Comparisons with the 1918 Spanish Influenza outbreak have long been drawn ever since Covid-19 began in Dec 2019. Now, a study published in Nature Communications sheds light on the genome of the Influenza A H1N1 virus that was responsible for the pandemic outbreak.
Patrono et al. (2022) combed through multiple museums in Europe for tissues that would yield RNA fragments of the H1N1 virus. Out of the thirteen lung tissue samples sourced from medical archives in Germany (Berlin and Munich) and Austria (Vienna), the researchers report one complete and two partial influenza A virus (IAV) genomes (ie a total of three).

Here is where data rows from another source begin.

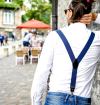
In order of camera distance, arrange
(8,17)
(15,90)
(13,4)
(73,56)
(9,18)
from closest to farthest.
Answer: (73,56) < (15,90) < (13,4) < (8,17) < (9,18)

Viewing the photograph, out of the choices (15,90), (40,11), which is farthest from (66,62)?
(40,11)

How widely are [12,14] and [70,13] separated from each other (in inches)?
1334

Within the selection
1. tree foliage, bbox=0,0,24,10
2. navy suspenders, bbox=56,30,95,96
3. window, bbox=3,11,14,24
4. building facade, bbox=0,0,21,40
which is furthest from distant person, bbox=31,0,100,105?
window, bbox=3,11,14,24

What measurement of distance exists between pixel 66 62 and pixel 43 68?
0.60ft

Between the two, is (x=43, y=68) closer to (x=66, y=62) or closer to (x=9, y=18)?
(x=66, y=62)

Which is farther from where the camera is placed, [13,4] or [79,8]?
[13,4]

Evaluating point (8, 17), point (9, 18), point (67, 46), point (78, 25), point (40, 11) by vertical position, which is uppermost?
point (40, 11)

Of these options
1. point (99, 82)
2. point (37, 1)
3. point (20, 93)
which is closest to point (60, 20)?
point (20, 93)

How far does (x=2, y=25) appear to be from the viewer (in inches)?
1302

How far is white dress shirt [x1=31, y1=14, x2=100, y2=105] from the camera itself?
1282mm

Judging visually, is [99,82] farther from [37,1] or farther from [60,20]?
[37,1]

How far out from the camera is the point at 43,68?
→ 1.33 meters

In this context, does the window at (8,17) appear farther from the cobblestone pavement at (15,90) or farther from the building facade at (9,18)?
the cobblestone pavement at (15,90)

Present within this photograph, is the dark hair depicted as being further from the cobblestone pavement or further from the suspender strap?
the cobblestone pavement
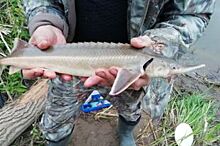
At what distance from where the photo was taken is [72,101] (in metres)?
2.23

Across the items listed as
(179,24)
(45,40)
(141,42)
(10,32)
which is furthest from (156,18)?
(10,32)

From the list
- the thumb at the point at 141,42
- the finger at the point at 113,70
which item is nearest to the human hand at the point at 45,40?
the finger at the point at 113,70

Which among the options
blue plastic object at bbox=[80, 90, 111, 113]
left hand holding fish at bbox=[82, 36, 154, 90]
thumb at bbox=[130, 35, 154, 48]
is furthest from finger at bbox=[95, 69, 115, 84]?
blue plastic object at bbox=[80, 90, 111, 113]

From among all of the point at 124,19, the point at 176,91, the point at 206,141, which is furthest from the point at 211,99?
the point at 124,19

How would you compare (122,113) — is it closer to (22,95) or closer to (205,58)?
(22,95)

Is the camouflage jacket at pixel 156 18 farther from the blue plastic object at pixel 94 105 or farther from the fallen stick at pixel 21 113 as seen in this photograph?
the blue plastic object at pixel 94 105

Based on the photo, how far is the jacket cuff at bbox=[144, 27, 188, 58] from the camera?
1.92 m

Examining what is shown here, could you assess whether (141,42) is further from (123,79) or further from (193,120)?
(193,120)

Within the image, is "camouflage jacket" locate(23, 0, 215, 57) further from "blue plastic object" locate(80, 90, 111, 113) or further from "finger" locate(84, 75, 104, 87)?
"blue plastic object" locate(80, 90, 111, 113)

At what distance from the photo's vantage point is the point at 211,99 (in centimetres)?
335

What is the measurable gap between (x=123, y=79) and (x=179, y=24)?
1.64 ft

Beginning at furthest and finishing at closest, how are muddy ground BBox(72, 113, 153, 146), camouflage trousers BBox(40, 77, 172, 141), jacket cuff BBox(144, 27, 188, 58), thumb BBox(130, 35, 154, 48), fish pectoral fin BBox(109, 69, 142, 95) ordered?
muddy ground BBox(72, 113, 153, 146), camouflage trousers BBox(40, 77, 172, 141), jacket cuff BBox(144, 27, 188, 58), thumb BBox(130, 35, 154, 48), fish pectoral fin BBox(109, 69, 142, 95)

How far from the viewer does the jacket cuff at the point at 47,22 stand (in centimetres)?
199

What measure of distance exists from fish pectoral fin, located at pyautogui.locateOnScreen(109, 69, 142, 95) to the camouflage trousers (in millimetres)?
419
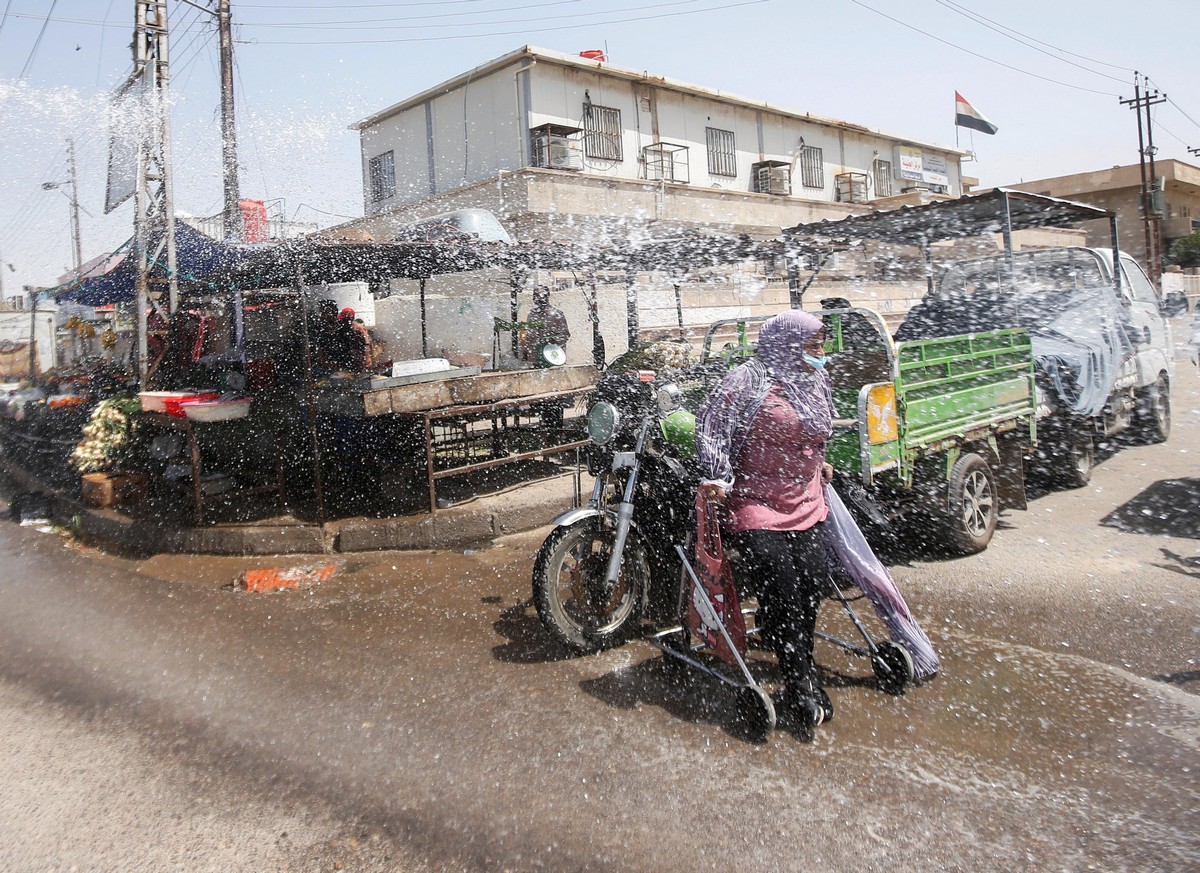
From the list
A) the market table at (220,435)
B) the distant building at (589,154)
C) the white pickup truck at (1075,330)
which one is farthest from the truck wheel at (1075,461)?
the distant building at (589,154)

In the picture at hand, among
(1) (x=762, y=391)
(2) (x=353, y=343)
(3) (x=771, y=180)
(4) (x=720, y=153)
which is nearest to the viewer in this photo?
(1) (x=762, y=391)

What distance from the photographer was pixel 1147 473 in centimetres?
782

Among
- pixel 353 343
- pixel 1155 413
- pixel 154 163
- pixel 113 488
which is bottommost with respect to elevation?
pixel 113 488

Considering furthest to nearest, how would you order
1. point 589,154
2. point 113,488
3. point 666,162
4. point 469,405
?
point 666,162
point 589,154
point 113,488
point 469,405

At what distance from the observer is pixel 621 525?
3832 millimetres

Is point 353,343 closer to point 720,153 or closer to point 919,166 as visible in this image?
point 720,153

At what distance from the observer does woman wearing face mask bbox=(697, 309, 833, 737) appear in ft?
10.6

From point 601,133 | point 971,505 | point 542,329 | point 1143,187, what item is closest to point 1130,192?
point 1143,187

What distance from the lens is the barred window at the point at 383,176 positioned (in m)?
21.8

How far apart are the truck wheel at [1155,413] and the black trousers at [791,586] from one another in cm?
784

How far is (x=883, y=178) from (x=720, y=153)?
357 inches

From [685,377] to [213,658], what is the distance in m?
3.50

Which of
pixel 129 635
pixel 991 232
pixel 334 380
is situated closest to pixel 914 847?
pixel 129 635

This is not the first time the virus’s genome has been sequenced from preserved tissues. Working independently, Xiao et al. (2013) and Taubenberger et al. (2019) reconstructed complete influenza A virus (IAV) genomes from two individuals who had died in New York (Sep 1918) and Alaska (Nov 1918) respectively. While these genomes conclusively established an origin in birds, they had a bit of a drawback. Both these genomes were of individuals who died in autumn 1918, that is, the second wave of the pandemic, and, therefore, revealed nothing about the mutations the virus would have gone through during the first wave.

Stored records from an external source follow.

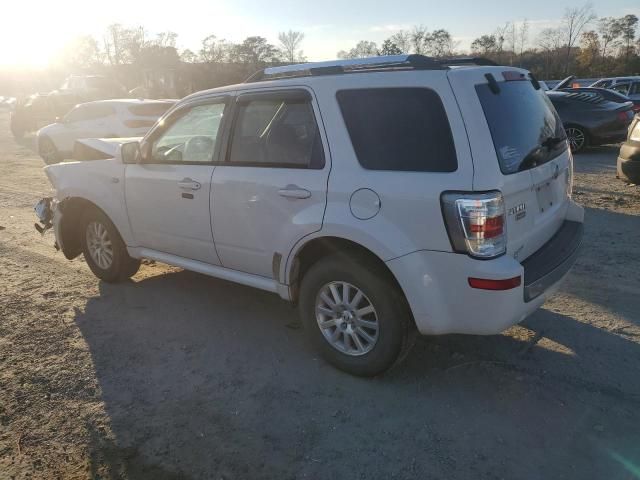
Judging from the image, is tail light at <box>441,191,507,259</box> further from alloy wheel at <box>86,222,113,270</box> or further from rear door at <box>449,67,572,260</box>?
alloy wheel at <box>86,222,113,270</box>

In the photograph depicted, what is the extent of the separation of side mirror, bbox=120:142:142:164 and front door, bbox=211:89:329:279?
106cm

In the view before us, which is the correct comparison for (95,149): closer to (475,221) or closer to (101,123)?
(475,221)

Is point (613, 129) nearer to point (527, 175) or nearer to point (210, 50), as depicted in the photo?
point (527, 175)

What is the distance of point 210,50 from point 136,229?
4673 centimetres

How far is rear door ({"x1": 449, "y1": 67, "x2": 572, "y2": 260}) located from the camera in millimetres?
2949

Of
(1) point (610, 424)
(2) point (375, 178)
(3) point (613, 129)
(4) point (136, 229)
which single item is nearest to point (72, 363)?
(4) point (136, 229)

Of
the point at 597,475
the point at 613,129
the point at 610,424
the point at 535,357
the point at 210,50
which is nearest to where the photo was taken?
the point at 597,475

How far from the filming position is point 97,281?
18.4 ft

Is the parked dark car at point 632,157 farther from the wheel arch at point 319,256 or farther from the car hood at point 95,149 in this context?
the car hood at point 95,149

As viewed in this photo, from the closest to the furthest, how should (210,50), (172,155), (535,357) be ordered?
(535,357) → (172,155) → (210,50)

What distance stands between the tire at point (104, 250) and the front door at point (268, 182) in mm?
1512

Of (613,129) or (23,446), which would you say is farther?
(613,129)

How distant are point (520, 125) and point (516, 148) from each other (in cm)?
22

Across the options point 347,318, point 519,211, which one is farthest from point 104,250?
point 519,211
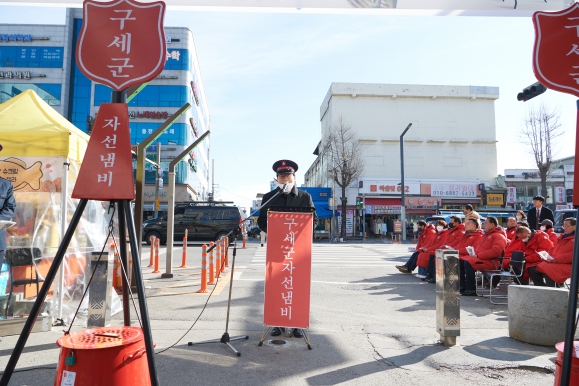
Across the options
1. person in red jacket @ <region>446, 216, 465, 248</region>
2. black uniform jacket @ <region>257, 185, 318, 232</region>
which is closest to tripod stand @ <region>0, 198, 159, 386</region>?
black uniform jacket @ <region>257, 185, 318, 232</region>

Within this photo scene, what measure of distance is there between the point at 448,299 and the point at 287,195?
2254 mm

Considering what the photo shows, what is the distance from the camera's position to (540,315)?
16.8 ft

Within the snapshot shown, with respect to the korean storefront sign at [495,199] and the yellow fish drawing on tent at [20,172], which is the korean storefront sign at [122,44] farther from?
the korean storefront sign at [495,199]

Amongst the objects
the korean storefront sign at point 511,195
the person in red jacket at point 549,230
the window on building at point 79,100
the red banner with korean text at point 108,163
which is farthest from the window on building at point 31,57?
the red banner with korean text at point 108,163

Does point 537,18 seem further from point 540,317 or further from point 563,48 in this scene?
point 540,317

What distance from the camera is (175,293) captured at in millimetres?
8195

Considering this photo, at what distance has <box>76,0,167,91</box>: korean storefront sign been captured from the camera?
3.17 m

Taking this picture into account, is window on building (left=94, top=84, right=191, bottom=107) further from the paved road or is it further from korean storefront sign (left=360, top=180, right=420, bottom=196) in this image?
the paved road

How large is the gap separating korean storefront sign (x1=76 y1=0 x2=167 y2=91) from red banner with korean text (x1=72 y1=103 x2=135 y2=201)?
10.9 inches

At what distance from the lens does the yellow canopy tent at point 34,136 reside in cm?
570

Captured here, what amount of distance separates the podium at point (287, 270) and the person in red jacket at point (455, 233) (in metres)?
6.33

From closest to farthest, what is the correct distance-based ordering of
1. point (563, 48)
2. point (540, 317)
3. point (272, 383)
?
point (563, 48)
point (272, 383)
point (540, 317)

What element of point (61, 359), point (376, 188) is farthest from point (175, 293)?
point (376, 188)

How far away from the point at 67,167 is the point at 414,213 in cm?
3299
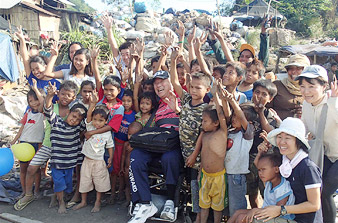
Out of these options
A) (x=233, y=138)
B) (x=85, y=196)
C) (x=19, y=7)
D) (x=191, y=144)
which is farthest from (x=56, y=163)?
(x=19, y=7)

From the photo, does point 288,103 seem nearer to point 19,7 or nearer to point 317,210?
point 317,210

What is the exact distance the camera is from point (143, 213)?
139 inches

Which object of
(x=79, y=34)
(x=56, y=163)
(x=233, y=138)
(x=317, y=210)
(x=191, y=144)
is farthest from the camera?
(x=79, y=34)

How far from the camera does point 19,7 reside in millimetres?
18766

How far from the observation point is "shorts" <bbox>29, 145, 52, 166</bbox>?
4156mm

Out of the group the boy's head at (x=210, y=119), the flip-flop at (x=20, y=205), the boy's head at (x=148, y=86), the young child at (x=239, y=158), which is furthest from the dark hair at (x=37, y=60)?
the young child at (x=239, y=158)

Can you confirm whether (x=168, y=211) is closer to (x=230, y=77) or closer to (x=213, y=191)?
(x=213, y=191)

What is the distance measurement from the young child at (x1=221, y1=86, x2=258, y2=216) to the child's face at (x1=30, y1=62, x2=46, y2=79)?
9.72ft

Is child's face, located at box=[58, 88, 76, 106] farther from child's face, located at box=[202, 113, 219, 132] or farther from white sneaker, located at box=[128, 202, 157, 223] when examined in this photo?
child's face, located at box=[202, 113, 219, 132]

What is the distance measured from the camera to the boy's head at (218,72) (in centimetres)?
423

The IAV genome shows a unique capability of gene reassortment. The genome consists of eight genes, and in the event of a cell being infected by more than one strain of a gene, the genome can rearrange the order in which the genes appear by a process called reassortment. Worobey et al. (2014) established that reassortment had taken place between the 1918 H1N1 virus and another virus, which created a new lethal virus with more pathogenicity. Additionally, previous research had also shown that the hemagglutinin (HA) gene and the polymerase complex gene ‘were likely major determinants of this virus pathogenicity.’
The genomes from the European samples – also the first known genome sequences from a time period before the second wave – are distinct from the American samples. In particular, the researchers observed that the viral polymerase gene complex in the European samples was markedly different from the Alaskan one. When their functions were compared in the laboratory, the Alaskan polymerase gene complex was twice as active as the European version. Therein lies a possible connection: the changes in the viral polymerase gene complex could have been responsible for making the virus more lethal.

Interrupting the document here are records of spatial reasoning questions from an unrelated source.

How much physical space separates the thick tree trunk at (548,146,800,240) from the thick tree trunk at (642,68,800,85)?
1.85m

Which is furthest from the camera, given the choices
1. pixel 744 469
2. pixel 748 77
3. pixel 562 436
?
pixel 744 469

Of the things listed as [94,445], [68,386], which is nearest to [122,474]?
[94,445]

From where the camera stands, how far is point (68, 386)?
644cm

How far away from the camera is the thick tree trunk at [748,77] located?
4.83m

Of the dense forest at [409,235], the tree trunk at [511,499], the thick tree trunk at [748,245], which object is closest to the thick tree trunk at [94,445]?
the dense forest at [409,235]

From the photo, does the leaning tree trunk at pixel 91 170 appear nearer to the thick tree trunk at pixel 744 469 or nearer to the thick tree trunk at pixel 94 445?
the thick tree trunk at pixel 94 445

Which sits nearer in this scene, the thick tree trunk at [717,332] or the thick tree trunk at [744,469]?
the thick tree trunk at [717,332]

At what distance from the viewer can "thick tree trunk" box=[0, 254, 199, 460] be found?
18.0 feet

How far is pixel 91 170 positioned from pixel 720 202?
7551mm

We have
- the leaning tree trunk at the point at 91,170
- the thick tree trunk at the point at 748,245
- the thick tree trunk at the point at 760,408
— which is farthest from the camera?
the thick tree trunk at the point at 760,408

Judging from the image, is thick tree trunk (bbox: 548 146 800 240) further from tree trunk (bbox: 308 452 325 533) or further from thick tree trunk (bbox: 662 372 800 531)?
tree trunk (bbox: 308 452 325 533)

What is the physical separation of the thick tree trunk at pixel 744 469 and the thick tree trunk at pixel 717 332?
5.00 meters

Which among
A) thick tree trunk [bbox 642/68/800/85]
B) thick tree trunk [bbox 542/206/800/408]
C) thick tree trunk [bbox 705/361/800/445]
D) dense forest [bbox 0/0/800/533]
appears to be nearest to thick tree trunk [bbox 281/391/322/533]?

But, how does one accurately underpin the trajectory of genetic reassortments for something like a viral genome, that typically evolves at different rates in each species? For instance, the IAV evolves slowly in horses and rapidly in pigs. Plus, the virus must have made quite a few ‘host jumps’ during its evolutionary history.
When Patrono et al. (2022) examined the phylogenetic trees of the virus, they noticed a long branch along which the virus evolved much faster than other branches. The branch corresponds to unsampled viruses that were transmitted amongst human populations between 1918 and the 1930s. The task of ascertaining the rate of evolution is made even more difficult due to the unavailability of sequences from the 1920s.
While making connections between IAV genomes temporally – that is, across different periods of the 1918 pandemic. While examining the HA sequences, it was observed that the virus characteristic of the peaks did not descend ‘from a single global replacement of pre-pandemic peak viruses.’ Instead, they find that many ‘pre-pandemic peak lineages survived into the following pandemic months.’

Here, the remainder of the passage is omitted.